- **Alıştırmanın amacı**: Aşağıdaki arı kolonisi birleştirme yazısına göre, yazarın bakkaldan aldığı bir paket tarçının fiyatı ne kadardı?

───── Belge bölümü ─────

Ben bu olayı yeni fark ettim, zaten hayat bir derya, bu deryada kaç şeyin farkındayız ki?
Gebze de bazı kolonilerde birleştirmeler yapmıştım. Ani birleşmelerde arılar kesinlikle birbirini kırıyor, yani öldürür. Birleştirme yöntemlerinde bir sürü malzeme kullandım, soğan, sarımsak, parfüm, bazı yumuşatıcılar acayip keskin kokuludur. Bunların hiç birisi yanımda yok ve ben arı birleştirmem gerekiyor ve yolda koku işi aklıma geldi. Düşündüm en ucuz nasıl koku alabilirim veya yapabilirsiniz. Çözüm hazır bir bakkala girdim, tarçın var mı var ver bir paket ne kadar 50 kuruş, buyurun diyorum. Azıcık tarçını ped şişeye koydum, suyu doldurdum, birleştirdiğim kovanın içinde döküp, bezle de içerisini siler gibi yapıp kokuyu yaymışım. Arılar hiç birbirine dokunmadılar. Bu bilgi mutlaka birilerinin işine yarar diye resimleyip paylaşıyorum. Bu işler için özel koku var şu kadar para diyebilirler::))

───── Saklanan kayıtlar ─────

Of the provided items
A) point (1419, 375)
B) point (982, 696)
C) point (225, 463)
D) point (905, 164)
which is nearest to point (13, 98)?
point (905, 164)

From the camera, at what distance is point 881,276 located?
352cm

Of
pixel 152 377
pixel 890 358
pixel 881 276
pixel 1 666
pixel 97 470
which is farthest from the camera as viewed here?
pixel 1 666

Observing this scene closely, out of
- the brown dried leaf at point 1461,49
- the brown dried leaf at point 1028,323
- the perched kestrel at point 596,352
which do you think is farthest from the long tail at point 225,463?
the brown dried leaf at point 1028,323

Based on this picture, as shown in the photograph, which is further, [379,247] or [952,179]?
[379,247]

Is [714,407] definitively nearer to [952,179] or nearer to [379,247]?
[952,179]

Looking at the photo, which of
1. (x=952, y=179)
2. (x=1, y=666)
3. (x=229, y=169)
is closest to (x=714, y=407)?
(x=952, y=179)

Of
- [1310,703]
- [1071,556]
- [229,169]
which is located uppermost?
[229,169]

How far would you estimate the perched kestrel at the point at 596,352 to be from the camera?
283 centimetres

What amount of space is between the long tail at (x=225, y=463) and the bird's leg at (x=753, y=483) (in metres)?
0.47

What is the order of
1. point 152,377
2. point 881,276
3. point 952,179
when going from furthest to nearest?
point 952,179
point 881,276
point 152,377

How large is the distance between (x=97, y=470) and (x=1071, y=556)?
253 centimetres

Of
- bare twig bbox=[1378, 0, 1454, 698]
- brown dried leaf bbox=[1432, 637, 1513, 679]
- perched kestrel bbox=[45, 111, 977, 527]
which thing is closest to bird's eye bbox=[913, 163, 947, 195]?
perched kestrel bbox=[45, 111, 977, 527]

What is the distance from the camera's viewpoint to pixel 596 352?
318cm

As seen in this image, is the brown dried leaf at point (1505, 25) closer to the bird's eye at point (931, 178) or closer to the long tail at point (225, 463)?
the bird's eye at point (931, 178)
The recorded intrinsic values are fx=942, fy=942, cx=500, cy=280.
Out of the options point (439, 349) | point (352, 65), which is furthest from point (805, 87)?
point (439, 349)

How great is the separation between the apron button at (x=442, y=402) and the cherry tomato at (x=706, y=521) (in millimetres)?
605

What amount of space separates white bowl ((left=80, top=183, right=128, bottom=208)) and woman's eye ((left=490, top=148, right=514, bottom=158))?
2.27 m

─────
───── Saklanan kayıtlar ─────

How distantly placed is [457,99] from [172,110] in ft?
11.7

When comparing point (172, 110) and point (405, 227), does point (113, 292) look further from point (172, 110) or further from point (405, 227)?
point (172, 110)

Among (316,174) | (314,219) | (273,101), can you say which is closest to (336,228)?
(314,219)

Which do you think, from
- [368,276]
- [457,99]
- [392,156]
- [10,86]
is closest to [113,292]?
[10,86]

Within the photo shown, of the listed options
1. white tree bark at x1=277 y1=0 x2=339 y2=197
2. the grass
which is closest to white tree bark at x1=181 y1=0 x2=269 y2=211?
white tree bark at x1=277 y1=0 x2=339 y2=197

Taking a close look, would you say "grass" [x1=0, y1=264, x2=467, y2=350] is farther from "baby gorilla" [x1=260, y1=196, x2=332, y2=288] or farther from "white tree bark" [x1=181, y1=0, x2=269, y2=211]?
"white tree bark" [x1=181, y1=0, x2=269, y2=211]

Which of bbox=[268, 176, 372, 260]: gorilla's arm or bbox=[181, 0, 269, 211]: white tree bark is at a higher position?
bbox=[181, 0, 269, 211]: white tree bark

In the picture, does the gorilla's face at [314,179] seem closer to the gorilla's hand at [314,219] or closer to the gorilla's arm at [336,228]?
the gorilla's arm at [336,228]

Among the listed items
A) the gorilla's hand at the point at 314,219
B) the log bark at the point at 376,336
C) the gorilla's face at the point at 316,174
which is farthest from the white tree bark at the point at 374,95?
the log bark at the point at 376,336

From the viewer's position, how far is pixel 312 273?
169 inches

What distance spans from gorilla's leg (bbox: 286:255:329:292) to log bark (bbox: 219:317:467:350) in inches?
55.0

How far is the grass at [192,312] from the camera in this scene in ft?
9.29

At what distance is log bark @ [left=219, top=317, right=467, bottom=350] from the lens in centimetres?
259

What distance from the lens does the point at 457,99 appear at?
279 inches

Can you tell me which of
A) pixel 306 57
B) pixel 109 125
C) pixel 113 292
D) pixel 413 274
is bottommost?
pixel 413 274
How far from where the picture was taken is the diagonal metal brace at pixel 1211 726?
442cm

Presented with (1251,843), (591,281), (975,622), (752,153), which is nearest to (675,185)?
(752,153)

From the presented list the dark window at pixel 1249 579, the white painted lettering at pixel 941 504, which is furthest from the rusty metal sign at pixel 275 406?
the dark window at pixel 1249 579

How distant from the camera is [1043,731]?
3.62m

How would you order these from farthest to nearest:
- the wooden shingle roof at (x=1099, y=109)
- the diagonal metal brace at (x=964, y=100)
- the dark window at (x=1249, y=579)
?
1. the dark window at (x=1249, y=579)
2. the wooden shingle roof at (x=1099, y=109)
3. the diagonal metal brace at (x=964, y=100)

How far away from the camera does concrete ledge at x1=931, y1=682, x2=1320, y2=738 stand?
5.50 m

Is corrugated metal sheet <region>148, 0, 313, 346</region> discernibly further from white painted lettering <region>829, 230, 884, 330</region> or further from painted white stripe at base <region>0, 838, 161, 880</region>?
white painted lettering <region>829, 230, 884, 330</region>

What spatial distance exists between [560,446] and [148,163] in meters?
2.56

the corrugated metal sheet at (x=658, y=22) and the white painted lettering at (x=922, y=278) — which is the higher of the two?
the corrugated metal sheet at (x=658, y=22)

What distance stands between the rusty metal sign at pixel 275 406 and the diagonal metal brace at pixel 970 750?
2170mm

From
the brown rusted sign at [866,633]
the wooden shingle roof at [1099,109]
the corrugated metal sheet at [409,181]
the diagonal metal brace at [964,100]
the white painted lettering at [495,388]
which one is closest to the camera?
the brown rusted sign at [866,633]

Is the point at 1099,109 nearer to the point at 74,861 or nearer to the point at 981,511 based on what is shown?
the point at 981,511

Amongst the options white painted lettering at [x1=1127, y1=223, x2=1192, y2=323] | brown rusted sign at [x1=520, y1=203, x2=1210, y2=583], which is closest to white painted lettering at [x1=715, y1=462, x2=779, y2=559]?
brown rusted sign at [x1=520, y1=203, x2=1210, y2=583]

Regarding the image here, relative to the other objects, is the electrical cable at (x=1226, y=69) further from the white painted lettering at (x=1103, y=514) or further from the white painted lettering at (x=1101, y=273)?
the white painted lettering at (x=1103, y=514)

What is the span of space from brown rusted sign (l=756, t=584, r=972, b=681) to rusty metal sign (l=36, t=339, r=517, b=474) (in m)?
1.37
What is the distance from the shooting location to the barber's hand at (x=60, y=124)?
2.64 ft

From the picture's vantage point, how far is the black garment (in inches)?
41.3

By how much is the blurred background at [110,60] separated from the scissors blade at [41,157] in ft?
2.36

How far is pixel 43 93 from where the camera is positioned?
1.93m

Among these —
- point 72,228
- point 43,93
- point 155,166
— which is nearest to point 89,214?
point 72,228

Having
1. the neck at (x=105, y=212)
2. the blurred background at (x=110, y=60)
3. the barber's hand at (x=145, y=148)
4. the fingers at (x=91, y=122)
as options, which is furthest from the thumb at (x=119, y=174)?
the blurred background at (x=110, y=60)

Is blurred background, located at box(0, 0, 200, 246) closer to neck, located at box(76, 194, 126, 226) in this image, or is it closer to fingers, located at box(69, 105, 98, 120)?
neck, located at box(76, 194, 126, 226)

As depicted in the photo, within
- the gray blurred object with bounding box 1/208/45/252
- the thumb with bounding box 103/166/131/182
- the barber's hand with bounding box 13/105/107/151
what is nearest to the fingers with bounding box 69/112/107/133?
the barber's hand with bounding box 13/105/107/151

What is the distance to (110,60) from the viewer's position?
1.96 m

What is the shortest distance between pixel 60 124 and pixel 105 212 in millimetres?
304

─────

- **Yanıt**: 50 kuruş.